**Aim:**
Format the lines below as a numbered list, skipping the blank lines and leaving the pictures out.

------------------------------------------------------------

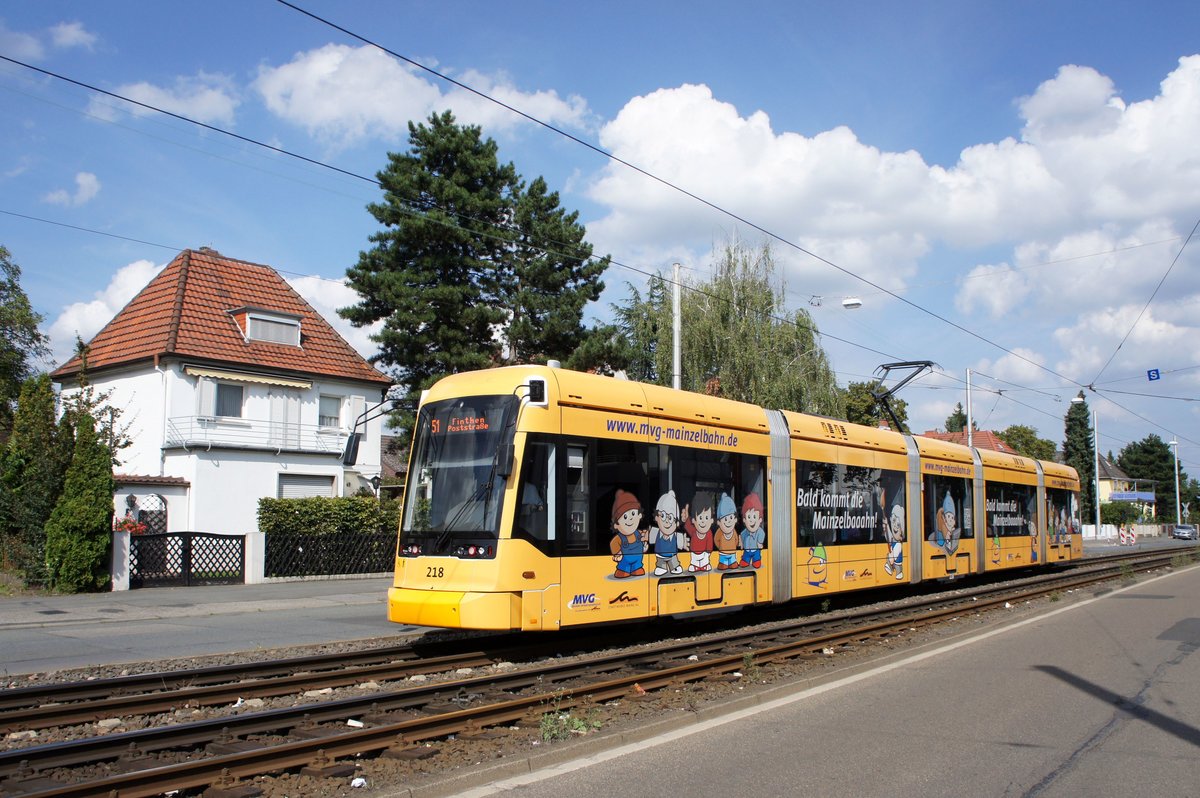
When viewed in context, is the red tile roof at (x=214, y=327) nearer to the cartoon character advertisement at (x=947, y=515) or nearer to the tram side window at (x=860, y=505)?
the cartoon character advertisement at (x=947, y=515)

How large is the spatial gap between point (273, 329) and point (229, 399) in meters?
3.29

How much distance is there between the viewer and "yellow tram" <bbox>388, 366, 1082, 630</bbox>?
420 inches

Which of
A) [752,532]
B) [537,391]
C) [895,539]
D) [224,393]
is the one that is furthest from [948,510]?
[224,393]

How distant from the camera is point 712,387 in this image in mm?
32344

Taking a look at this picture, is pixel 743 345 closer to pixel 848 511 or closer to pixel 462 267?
pixel 462 267

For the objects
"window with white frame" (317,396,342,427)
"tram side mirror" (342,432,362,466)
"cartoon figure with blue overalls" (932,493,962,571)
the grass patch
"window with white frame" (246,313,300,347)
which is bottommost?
the grass patch

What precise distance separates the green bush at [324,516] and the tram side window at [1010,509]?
14250 millimetres

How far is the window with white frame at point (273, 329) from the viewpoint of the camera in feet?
104

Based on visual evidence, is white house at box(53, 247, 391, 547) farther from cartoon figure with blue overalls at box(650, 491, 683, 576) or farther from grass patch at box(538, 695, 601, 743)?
grass patch at box(538, 695, 601, 743)

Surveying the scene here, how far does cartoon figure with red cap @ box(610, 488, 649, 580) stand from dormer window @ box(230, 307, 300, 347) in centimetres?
2296

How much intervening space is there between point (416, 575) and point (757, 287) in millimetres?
26301

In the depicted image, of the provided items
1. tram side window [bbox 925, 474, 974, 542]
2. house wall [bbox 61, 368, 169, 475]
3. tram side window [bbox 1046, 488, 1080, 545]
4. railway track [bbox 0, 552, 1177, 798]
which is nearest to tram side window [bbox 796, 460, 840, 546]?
railway track [bbox 0, 552, 1177, 798]

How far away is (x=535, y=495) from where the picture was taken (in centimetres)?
1084

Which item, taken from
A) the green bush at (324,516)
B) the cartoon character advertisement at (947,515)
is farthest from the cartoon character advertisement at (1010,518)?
the green bush at (324,516)
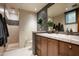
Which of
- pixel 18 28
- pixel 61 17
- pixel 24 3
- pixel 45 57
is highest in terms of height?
pixel 24 3

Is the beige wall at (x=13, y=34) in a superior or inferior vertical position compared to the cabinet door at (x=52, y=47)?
superior

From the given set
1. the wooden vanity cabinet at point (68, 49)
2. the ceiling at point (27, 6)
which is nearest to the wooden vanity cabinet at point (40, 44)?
the wooden vanity cabinet at point (68, 49)

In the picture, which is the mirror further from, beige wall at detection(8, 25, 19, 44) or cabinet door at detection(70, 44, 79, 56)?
beige wall at detection(8, 25, 19, 44)

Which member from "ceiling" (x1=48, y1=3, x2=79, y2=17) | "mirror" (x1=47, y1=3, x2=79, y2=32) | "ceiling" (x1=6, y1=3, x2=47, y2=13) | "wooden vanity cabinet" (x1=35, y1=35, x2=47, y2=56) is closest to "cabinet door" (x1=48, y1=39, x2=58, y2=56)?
"wooden vanity cabinet" (x1=35, y1=35, x2=47, y2=56)

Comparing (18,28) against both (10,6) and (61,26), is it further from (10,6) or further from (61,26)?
(61,26)

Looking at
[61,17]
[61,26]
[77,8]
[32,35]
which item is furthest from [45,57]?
[77,8]

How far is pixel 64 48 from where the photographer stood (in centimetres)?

------------------------------------------------------------

**Result for this task:**
1. When viewed in context, is the red tile roof at (x=214, y=327) nearer to the cartoon character advertisement at (x=947, y=515) or nearer to the tram side window at (x=860, y=505)?
2. the cartoon character advertisement at (x=947, y=515)
3. How large is the spatial gap between point (273, 329) and point (229, 399) in meters?
4. 3.29
5. How much distance is there between the viewer and "yellow tram" <bbox>388, 366, 1082, 630</bbox>?
6. 420 inches
7. Which of
8. A) [752,532]
9. B) [537,391]
10. C) [895,539]
11. D) [224,393]
12. is the one that is furthest from [948,510]?
13. [224,393]
14. How distant from the camera is point 712,387 in this image in mm?
15. 32344
16. Taking a look at this picture, is pixel 743 345 closer to pixel 848 511 or closer to pixel 462 267?
17. pixel 462 267
18. For the objects
19. "window with white frame" (317,396,342,427)
20. "tram side mirror" (342,432,362,466)
21. "cartoon figure with blue overalls" (932,493,962,571)
22. the grass patch
23. "window with white frame" (246,313,300,347)
24. which is bottommost?
25. the grass patch
26. What precise distance separates the green bush at [324,516] and the tram side window at [1010,509]?
27. 14250 millimetres
28. How far is the window with white frame at point (273, 329) from the viewpoint of the camera in feet?
29. 104
30. Based on visual evidence, is white house at box(53, 247, 391, 547) farther from cartoon figure with blue overalls at box(650, 491, 683, 576) or farther from grass patch at box(538, 695, 601, 743)?
31. grass patch at box(538, 695, 601, 743)
32. Surveying the scene here, how far does cartoon figure with red cap @ box(610, 488, 649, 580) stand from dormer window @ box(230, 307, 300, 347) in centimetres?
33. 2296
34. How much intervening space is there between point (416, 575) and point (757, 287) in millimetres?
35. 26301
36. In the depicted image, of the provided items
37. 1. tram side window [bbox 925, 474, 974, 542]
38. 2. house wall [bbox 61, 368, 169, 475]
39. 3. tram side window [bbox 1046, 488, 1080, 545]
40. 4. railway track [bbox 0, 552, 1177, 798]
41. which is nearest to tram side window [bbox 796, 460, 840, 546]?
42. railway track [bbox 0, 552, 1177, 798]
43. How far away is (x=535, y=495) from where the picture was taken (in centimetres)?
44. 1084
45. Which item, taken from
46. A) the green bush at (324,516)
47. B) the cartoon character advertisement at (947,515)
48. is farthest from the cartoon character advertisement at (1010,518)?
49. the green bush at (324,516)
50. Which of
51. - pixel 18 28
52. - pixel 61 17
53. - pixel 24 3
54. - pixel 45 57
55. is highest in terms of height?
56. pixel 24 3
57. Is the beige wall at (x=13, y=34) in a superior or inferior vertical position compared to the cabinet door at (x=52, y=47)?
58. superior
59. From the given set
60. 1. the wooden vanity cabinet at point (68, 49)
61. 2. the ceiling at point (27, 6)
62. which is nearest to the wooden vanity cabinet at point (40, 44)?
63. the wooden vanity cabinet at point (68, 49)
64. In the picture, which is the mirror further from, beige wall at detection(8, 25, 19, 44) or cabinet door at detection(70, 44, 79, 56)?
65. beige wall at detection(8, 25, 19, 44)
66. Which member from "ceiling" (x1=48, y1=3, x2=79, y2=17) | "mirror" (x1=47, y1=3, x2=79, y2=32) | "ceiling" (x1=6, y1=3, x2=47, y2=13) | "wooden vanity cabinet" (x1=35, y1=35, x2=47, y2=56) is closest to "cabinet door" (x1=48, y1=39, x2=58, y2=56)?
67. "wooden vanity cabinet" (x1=35, y1=35, x2=47, y2=56)
68. Comparing (18,28) against both (10,6) and (61,26), is it further from (10,6) or further from (61,26)?
69. (61,26)
70. Looking at
71. [61,17]
72. [61,26]
73. [77,8]
74. [32,35]
75. which item is furthest from [45,57]?
76. [77,8]
77. How far is pixel 64 48 from where the photographer stood (in centimetres)?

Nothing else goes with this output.